やり切れない中で、それでもみんな生きている
 
 
――いざシンガーソングライターになったら、詞も曲も書いて歌うわけやん。曲へのアプローチはどう変わった?
 
「とりあえず歌うことから探すんですけど、やっぱり頭に浮かぶのは、神戸の街並みとか、友達のこととか。押し付けがましいのは嫌いやから、やっぱり聴いてて風景とか人が見える歌が好きなんで。自分が生きてきたからそう思うのかもしれないんですけど、昭和の歌謡曲を聴いてたら、めちゃめちゃ哀しくもなるし嬉しくもなる。別に今の音楽を批判するわけじゃないんですけど、“頑張っていこうぜ!”とか“楽しくいこうぜ!”とかって、僕からしたらおもしろくないというか、嘘っぽいというか。別にみんながみんな楽しくなくてもいいし、幸せやなくてもいいと思うんですよ。クソみたいな人生であっても楽しめるし、楽しんでる人はいる。それが普通じゃないですか」
 
――それで言うと、子供の頃に親の影響で聴いていた歌謡曲と、震災で感じたある種のリアリズムが、マップちゃんの音楽の土台になってる感じがするね。そう考えたらやっぱり今村家に生まれて、神戸で育った人の音楽で。

:: 元データ ::
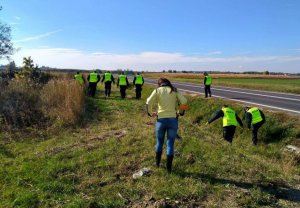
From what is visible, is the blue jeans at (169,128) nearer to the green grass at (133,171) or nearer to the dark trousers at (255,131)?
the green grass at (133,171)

:: 練習問題 ::
1. 次の(a)〜(c)がインタビューの本文の内容と合っているかどうかを「はい」か「いいえ」で答え、それぞれ決め手となる本文の言葉をそのまま引用してください。(a) 回答者は押し付けがましい歌が嫌いだと述べている。(b) 回答者は今の音楽を批判するつもりだと述べている。(c) 回答者は、みんなが幸せでなければならないと考えている。
2. インタビューの本文にある次の一文を英語に訳してください。「クソみたいな人生であっても楽しめるし、楽しんでる人はいる。」
このデータは本文とは別の出典から取ったものです。

:: 解答一覧 ::
1.
(a) はい 「押し付けがましいのは嫌いやから」
(b) いいえ 「別に今の音楽を批判するわけじゃないんですけど」
(c) いいえ 「別にみんながみんな楽しくなくてもいいし、幸せやなくてもいいと思うんですよ」

2. Even a crappy life can be enjoyed, and there are people who are enjoying it.